In previous studies by our group, we explored Double BNCT, i.e., two full-dose BNCT treatments with an interval of 2–6 weeks. In this case, this strategy would also allow the retargeting of those tumor cell populations that were refractory to the first BNCT treatment, increasing the therapeutic effect of BNCT on tumors at later times after irradiation without exacerbating dose-limiting mucositis.

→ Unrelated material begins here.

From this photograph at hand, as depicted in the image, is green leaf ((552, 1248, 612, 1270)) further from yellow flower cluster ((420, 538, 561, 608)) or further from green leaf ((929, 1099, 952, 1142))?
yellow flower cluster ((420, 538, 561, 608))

Our group demonstrated that a double BNCT did not exacerbate mucositis in precancerous tissue, increased the BNCT therapeutic effect on tumors, and inhibited tumor development in precancerous tissue, e.g., [29,55]. MID:BSA/BNCT at 6.0 Gy would exhibit an advantage versus the other dose levels examined herein, in terms of comparable (or higher) and useful therapeutic effects on tumors without associated severe mucositis in precancerous tissue. In this sense, a second MID:BSA/BNCT at 6.0 Gy could conceivably be performed at 7 days after BNCT.

5. Conclusions

The results of this study evidenced that BNCT mediated by MID:BSA would be therapeutically useful to treat oral cancer with no significant toxicity in the dose-limiting tissue surrounding tumors, the precancerous tissue. The study of new boron compounds and strategies is a current need to improve the efficacy of BNCT for different pathologies, particularly for strategies that depend on the EPR effect. When studying BSA conjugated to a boron compound, BSA toxicity is a consideration and depends on the animal model evaluated.